There’s a covers choice that says a lot about where their heads were at. Smokestack Lightning, the Howlin’ Wolf standard, gets pulled through their grinder until it rumbles like distant thunder. It’s reverent in spirit, not in arrangement, which suits them. Incessant Mace leans into the band’s noir streak, a slow-blooming menace that shows how much drama they could conjure without going soft. Mood for Trouble is another curveball, haunted and melodic, proof that they were writing songs, not just riff exercises.
People still debate the sound of Ultramega OK. Even the band did. They were open in interviews about not loving the original mix and how it didn’t quite capture the weight they were going for. That’s why the 2017 Sub Pop reissue mattered. Jack Endino went back to the original tapes and gave it the clarity and muscle they’d wanted in the first place. If you’re chasing Ultramega OK vinyl, that remixed edition brings out the low-end heft and the grain in Cornell’s voice without sanding off the weirdness. It’s the copy I recommend to anyone building a Soundgarden vinyl shelf, though the SST original has its own scrappy charm and historical pull.
Context-wise, this record did serious ground work for their mainstream leap. It earned Soundgarden a Grammy nomination for Best Metal Performance in 1990, which was a wild thing to see attached to a band that still sounded this feral. It put them on the wider map and paved the way for the jump to A&M and Louder Than Love the following year. You can hear seeds of Badmotorfinger all over the place, especially in the way Thayil uses dissonance as colour rather than pure abrasion. Yet Ultramega OK stands on its own.
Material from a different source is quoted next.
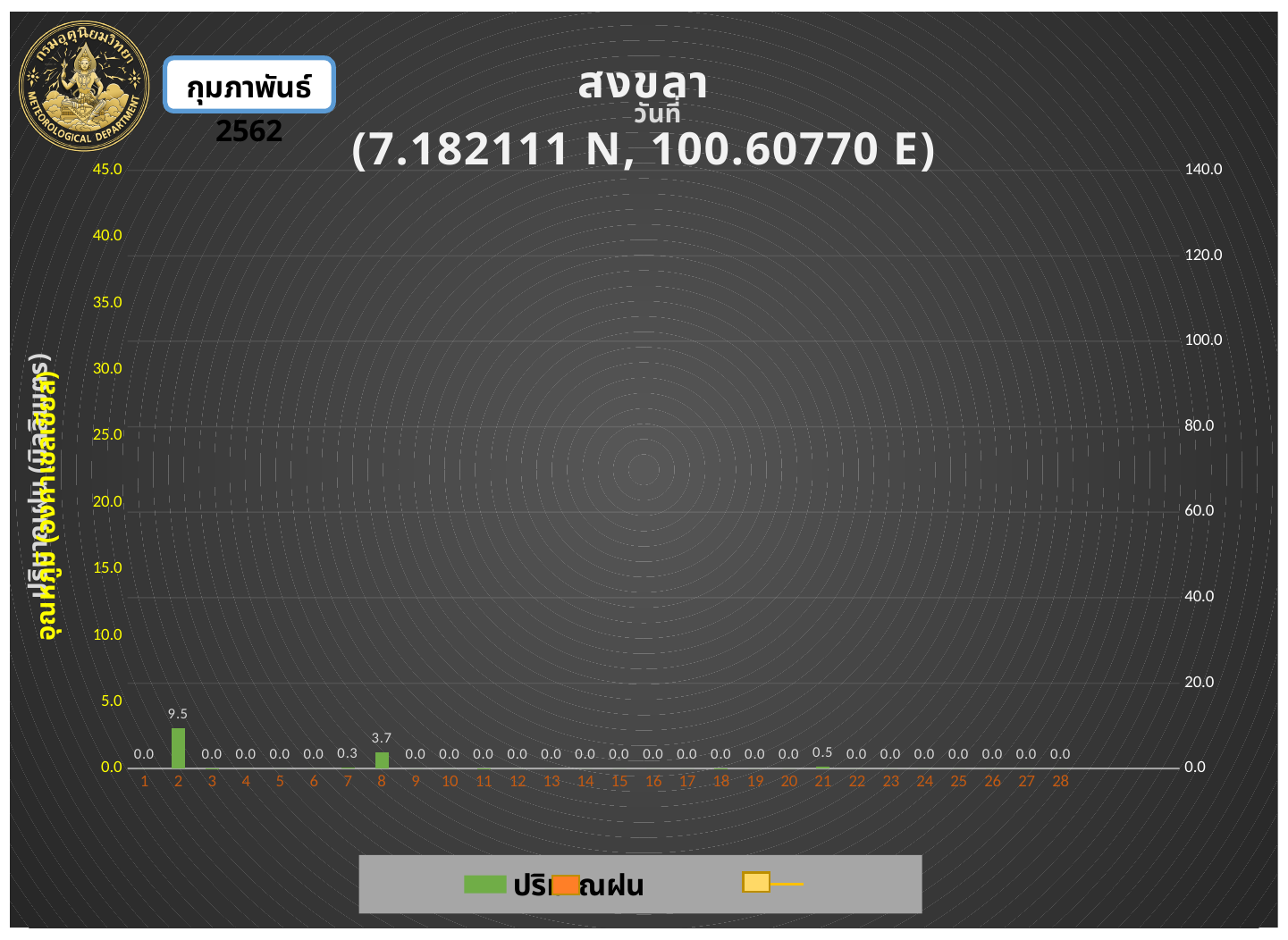
What is the rainfall value shown for day 2? 9.5 How many days are shown on the x axis? 28 What kind of chart is used to show the rainfall values? bar chart What is the difference between the rainfall values for day 2 and day 8? 5.8 What is the rainfall value shown for day 7? 0.3 What is the rainfall value shown for day 21? 0.5 Which has the larger rainfall value, day 8 or day 21? day 8 What is the rainfall value shown for day 8? 3.7 What is the highest tick value on the left vertical axis? 45.0 Which day has the highest rainfall value? 2 What is the highest tick value on the right vertical axis? 140.0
It’s rougher, more local, closer to the basement show than the arena, and that’s part of its grip.
One of the great pleasures is how physical the album feels on a turntable. This is music that likes air moving in a room. The Endino remix makes Cameron’s toms thud in a way that digital streams don’t quite match, and the guitars sprawl wider. If you’re looking to buy Soundgarden records online, keep an eye out for that Sub Pop run, but don’t sleep on a clean SST copy if you find it while crate digging. I’ve stumbled over both in the wild at a Melbourne record store or two, and it’s the kind of title that vanishes fast from the new arrivals bin. For anyone browsing vinyl records Australia wide, it’s worth setting an alert because Soundgarden albums on vinyl tend to spike whenever interest swings back to the early Seattle era.
Ultramega OK isn’t a tidy origin story. It’s rowdy, a bit crooked at the edges, and absolutely alive. That’s why it endures. When the needle hits Flower or Beyond the Wheel, you’re not just hearing a young band. You’re hearing a city’s sound coagulate in real time, a singer testing the limits of his range, and a guitarist drawing up a strange, heavy language that would inspire a thousand copycats. Thirty-plus years on, it still feels like a door swinging open.